▸ **Document extract**
** start **

As with any driver, execution starts at the DrvInit function:

bool DrvInit(driver_t* drv)
{
	drv->add_device = ps2AddDevice;
	return true;
}

DrvInit gets called when the driver is loaded. ps2mouse is a device driver, not a file system driver, so it sets add_device to point to its ps2AddDevice function, and returns.

ps2AddDevice

ps2mouse is an ISA driver, so it must be loaded explicitly by monitor. When this occurs, the kernel calls ps2AddDevice:

static void ps2AddDevice(driver_t* drv, const wchar_t* name, dev_config_t* cfg)
{

The first things it does are configure the keyboard controller, to enable the PS/2 port, and turn on the mouse. It sends a couple of pre-defined data strings to persuade the mouse to identify itself as wheeled, if possible.

/* enable the aux port */
kbdWrite(KEYB_CTRL, KCTRL_ENABLE_AUX);

TRACE0("[mouse] String 1\n");
for (ch = s1; *ch; ch++)
{
	kbdWrite(KEYB_CTRL, KCTRL_WRITE_AUX);
	kbdWriteRead(KEYB_PORT, *ch, KEYB_ACK);
}

TRACE0("[mouse] String 2\n");
for (ch = s2; *ch; ch++)
{
	kbdWrite(KEYB_CTRL, KCTRL_WRITE_AUX);
	kbdWriteRead(KEYB_PORT, *ch, KEYB_ACK);
}

msleep(10);

/* Identify mouse -- regular PS/2 mice should return zero here.
    Unfortunately, my Intellimouse PS/2 also returns zero unless it has
    been given the string 's2' above. Bochs doesn't support wheeled mice
    and panics when it receives the F6h above. Fix needed. */
TRACE0("[mouse] Identify\n");
kbdWrite(KEYB_CTRL, KCTRL_WRITE_AUX);
if (kbdWriteRead(KEYB_PORT, AUX_IDENTIFY, KEYB_ACK) != 0)
{
	wprintf(L"ps2mouse: no PS/2 mouse found\n");

	/* Disable the aux port */
	kbdWrite(KEYB_CTRL, KCTRL_DISABLE_AUX);
	return;
}

id = kbdRead();

Since it is an ISA driver, ps2mouse assumes that it will only ever be asked to operate with a standard keyboard controller, so the hardware port numbers are hard-coded. Those kbd routines look like this:

void kbdWrite(uint16_t port, uint8_t data)

** end **

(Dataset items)
** start **

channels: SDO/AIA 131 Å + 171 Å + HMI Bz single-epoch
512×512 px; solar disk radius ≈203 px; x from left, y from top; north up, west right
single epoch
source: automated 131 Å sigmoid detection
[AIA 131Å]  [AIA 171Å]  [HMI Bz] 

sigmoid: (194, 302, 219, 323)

** end **
** start **

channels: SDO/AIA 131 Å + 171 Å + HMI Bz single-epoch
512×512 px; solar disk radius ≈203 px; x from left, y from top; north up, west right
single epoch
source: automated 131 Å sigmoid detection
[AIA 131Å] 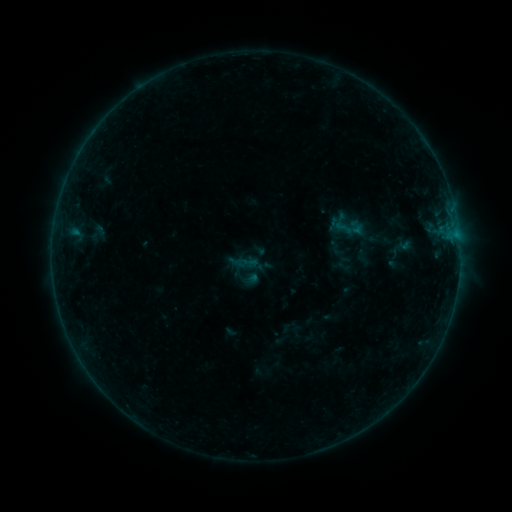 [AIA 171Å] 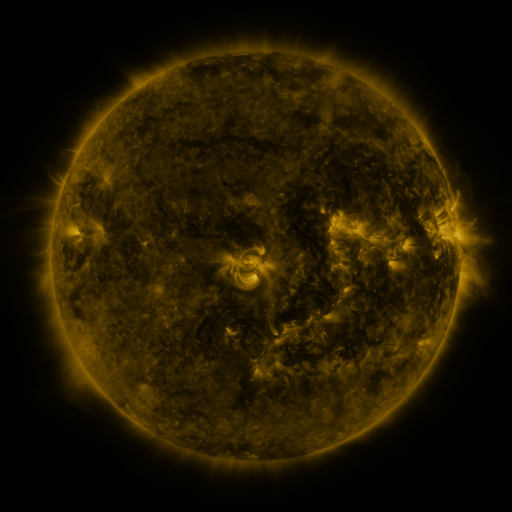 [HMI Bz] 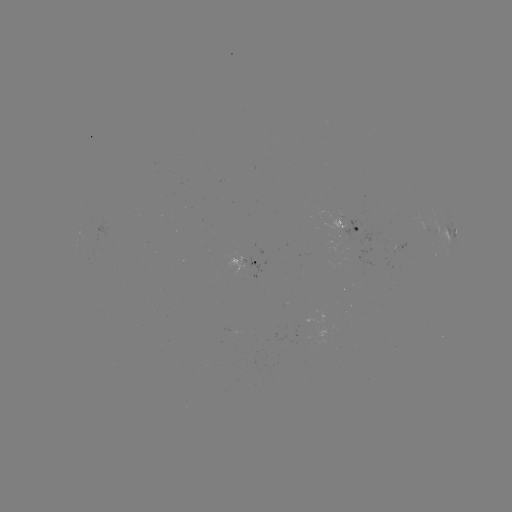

** end **

▸ **Exercises**
[a] Answer these questions about the PS/2 mouse driver excerpt:
(i) What function does DrvInit set add_device to point to?
(ii) Which program must explicitly load ps2mouse?
(iii) What does Bochs do when it receives the F6h?
[b] Carry the PS/2 mouse driver excerpt forward from the point where it stops.

▸ **Final results**
[a]
(i) ps2AddDevice
(ii) monitor
(iii) It panics.

[b]
{
	uint32_t timeout;
	uint8_t stat;

	for (timeout = 500000L; timeout != 0; timeout--)
	{
		stat = in(KEYB_CTRL);

		if ((stat & 0x02) == 0)
			break;
	}

	if (timeout != 0)
		out(port, data);
}

uint8_t kbdRead()
{
	unsigned long Timeout;
	uint8_t Stat, Data;

	for (Timeout = 50000L; Timeout != 0; Timeout--)
	{
		Stat = in(KEYB_CTRL);

		/* loop until 8042 output buffer full */
		if ((Stat & 0x01) != 0)
		{
			Data = in(KEYB_PORT);

			/* loop if parity error or receive timeout */
			if((Stat & 0xC0) == 0)
				return Data;
		}
	}

	return -1;
}

uint8_t kbdWriteRead(uint16_t port, uint8_t data, const char* expect)
{
	int RetVal;

	kbdWrite(port, data);
	for (; *expect; expect++)
	{
		RetVal = kbdRead();
		if ((uint8_t) *expect != RetVal)
		{
			TRACE2("[mouse] error: expected 0x%x, got 0x%x\n",
				*expect, RetVal);
			return RetVal;
		}
	}

	return 0;
}

Maybe the keyboard and ps2mouse drivers could share some code here, but it's not really important right now. There is no risk of the two drivers accessing the same hardware registers simultaneously since the device manager ensures that only one driver initialisation routine is running at any time.

msleep pauses execution for a number of milliseconds and looks like this:

static void msleep(unsigned ms)
{
	unsigned end;
	end = WrapSysUpTime() + ms;
	while (WrapSysUpTime() <= end)
		;
}

Note that it calls WrapSysUpTime, to obtain the number of milliseconds elapsed since the system booted. This is the kernel-mode implementation of the SysUpTime system call.

At this point ps2mouse knows that it has a PS/2 mouse attached. The variable id contains an identifying code. Now ps2mouse begins setting up its own data structures. If it hasn't already been assigned a device class, it gives itself one now. This identifies the device it's about to register as a mouse, and causes it to be given a path similar to /System/Devices/Classes/mouse0:

if (cfg->device_class == 0)
	cfg->device_class = 0x0902;

It sets up its Ps2Mouse object. This object will be passed through the cookie parameter to DevAddDevice, so ps2mouse will be able to refer to this object whenever it is called in the future:

ctx = malloc(sizeof(Ps2Mouse));
memset(ctx, 0, sizeof(Ps2Mouse));

TRACE1("[mouse] Detected device type %x\n", id);
ctx->has_wheel = id == 3;
ctx->bytes = 0;
memset(ctx->data, 0, sizeof(ctx->data));

Now it can finish initialising the mouse...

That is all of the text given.